(Collected data)

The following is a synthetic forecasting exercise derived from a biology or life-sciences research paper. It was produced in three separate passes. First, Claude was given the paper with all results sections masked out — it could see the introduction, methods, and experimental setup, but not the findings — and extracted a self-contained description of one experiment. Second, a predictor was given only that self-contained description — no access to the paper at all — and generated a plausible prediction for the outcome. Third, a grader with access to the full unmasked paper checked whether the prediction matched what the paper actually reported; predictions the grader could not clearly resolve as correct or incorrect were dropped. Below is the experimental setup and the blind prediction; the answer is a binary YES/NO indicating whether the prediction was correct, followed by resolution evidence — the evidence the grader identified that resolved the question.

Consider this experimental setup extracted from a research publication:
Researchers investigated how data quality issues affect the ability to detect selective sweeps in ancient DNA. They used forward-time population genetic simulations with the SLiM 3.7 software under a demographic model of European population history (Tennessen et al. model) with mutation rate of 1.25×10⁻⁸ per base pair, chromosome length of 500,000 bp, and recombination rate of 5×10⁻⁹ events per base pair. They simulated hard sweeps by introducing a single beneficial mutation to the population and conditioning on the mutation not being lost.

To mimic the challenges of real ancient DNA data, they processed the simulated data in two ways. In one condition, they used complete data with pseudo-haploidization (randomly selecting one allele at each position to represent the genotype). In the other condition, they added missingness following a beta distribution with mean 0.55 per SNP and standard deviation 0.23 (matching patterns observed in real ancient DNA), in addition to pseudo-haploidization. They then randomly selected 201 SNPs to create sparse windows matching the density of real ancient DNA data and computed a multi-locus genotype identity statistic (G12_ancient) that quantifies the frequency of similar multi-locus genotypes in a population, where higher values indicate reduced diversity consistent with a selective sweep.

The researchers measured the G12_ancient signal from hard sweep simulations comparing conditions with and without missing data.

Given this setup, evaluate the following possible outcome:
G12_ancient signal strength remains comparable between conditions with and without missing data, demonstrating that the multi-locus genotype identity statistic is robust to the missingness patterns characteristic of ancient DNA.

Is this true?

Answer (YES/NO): NO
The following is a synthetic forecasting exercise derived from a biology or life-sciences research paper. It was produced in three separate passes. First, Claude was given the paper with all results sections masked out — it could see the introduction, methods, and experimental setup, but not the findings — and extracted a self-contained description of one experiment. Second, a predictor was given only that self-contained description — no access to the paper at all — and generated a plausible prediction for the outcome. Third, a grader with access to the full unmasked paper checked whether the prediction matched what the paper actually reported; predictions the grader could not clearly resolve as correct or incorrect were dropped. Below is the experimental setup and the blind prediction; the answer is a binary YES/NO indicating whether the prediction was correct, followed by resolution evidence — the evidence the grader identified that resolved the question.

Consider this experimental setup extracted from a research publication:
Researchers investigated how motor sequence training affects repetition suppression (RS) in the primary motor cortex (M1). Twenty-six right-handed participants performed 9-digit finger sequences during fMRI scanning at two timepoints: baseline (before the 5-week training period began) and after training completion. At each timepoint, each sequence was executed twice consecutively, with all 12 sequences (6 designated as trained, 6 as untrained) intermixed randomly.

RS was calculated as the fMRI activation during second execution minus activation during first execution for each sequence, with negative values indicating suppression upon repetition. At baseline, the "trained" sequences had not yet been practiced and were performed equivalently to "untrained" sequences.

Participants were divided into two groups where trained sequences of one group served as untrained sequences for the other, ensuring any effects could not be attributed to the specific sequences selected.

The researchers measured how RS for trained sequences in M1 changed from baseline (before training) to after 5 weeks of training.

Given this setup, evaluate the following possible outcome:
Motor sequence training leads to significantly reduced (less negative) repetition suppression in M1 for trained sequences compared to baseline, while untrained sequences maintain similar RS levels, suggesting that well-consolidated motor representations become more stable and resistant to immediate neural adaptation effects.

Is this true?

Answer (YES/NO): NO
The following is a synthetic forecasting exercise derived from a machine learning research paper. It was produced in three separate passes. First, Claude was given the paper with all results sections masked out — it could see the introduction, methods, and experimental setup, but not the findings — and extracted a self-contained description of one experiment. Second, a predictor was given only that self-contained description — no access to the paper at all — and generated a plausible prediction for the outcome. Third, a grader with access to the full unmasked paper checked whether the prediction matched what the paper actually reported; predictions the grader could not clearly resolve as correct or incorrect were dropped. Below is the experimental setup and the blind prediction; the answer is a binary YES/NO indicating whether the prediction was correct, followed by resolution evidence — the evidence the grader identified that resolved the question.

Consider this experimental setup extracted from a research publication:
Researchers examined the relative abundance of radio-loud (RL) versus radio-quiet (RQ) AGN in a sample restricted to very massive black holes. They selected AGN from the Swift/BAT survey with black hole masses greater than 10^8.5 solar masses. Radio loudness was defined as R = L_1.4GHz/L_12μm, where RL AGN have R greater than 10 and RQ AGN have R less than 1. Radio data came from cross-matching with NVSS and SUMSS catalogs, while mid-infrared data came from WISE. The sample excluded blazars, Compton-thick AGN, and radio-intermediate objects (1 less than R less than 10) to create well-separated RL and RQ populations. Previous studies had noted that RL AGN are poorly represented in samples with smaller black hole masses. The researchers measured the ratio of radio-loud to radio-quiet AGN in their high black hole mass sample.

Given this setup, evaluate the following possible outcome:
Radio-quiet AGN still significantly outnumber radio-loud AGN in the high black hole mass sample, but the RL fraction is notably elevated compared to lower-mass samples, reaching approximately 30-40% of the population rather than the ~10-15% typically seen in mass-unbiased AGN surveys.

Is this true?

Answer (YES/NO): NO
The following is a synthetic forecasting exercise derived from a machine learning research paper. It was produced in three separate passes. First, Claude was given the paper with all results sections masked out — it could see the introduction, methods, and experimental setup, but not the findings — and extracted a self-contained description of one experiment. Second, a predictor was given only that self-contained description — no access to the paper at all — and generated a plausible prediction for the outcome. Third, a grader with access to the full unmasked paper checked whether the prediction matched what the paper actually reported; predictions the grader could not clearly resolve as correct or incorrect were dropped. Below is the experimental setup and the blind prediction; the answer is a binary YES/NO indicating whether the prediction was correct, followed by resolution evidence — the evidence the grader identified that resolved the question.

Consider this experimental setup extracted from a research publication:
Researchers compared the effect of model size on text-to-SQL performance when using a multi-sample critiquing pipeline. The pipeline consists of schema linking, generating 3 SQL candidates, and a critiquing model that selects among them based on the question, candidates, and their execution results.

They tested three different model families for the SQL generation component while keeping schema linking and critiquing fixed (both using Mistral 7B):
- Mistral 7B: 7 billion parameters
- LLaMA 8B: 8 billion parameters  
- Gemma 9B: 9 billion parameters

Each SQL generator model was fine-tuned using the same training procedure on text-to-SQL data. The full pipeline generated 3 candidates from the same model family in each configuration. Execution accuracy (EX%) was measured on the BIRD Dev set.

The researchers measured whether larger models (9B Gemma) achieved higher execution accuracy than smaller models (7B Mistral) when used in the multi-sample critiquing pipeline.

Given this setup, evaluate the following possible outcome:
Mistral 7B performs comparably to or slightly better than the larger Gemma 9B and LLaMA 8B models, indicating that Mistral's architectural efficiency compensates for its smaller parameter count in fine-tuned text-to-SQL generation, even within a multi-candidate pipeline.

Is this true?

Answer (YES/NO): YES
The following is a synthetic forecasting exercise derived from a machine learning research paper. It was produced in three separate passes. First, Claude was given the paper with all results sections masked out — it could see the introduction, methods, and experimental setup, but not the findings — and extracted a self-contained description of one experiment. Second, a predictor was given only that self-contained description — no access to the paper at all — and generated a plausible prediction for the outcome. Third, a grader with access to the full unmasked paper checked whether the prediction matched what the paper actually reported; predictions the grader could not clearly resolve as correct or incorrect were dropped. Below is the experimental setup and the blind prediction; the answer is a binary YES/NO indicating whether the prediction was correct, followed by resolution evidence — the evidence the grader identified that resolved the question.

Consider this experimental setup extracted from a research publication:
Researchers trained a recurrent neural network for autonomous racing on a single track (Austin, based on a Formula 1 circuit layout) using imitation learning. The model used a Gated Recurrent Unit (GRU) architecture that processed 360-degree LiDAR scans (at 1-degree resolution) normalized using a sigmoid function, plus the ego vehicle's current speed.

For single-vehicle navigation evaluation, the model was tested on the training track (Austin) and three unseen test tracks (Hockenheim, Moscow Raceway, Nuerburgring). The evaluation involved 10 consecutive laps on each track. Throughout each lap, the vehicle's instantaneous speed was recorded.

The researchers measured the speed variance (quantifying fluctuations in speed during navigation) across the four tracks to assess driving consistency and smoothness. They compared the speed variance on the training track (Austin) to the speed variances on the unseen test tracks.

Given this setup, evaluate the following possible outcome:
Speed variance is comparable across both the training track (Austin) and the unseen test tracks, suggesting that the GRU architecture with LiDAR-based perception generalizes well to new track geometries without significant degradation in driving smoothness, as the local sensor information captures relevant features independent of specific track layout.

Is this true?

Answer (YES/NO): NO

* _Task instructions_:
Copy the lines of the data above exactly as written, beginning with the line containing "The researchers measured how" and ending with the line containing "Motor sequence training leads", and leave out all other lines.

* _Solved problem_:
The researchers measured how RS for trained sequences in M1 changed from baseline (before training) to after 5 weeks of training.

Given this setup, evaluate the following possible outcome:
Motor sequence training leads to significantly reduced (less negative) repetition suppression in M1 for trained sequences compared to baseline, while untrained sequences maintain similar RS levels, suggesting that well-consolidated motor representations become more stable and resistant to immediate neural adaptation effects.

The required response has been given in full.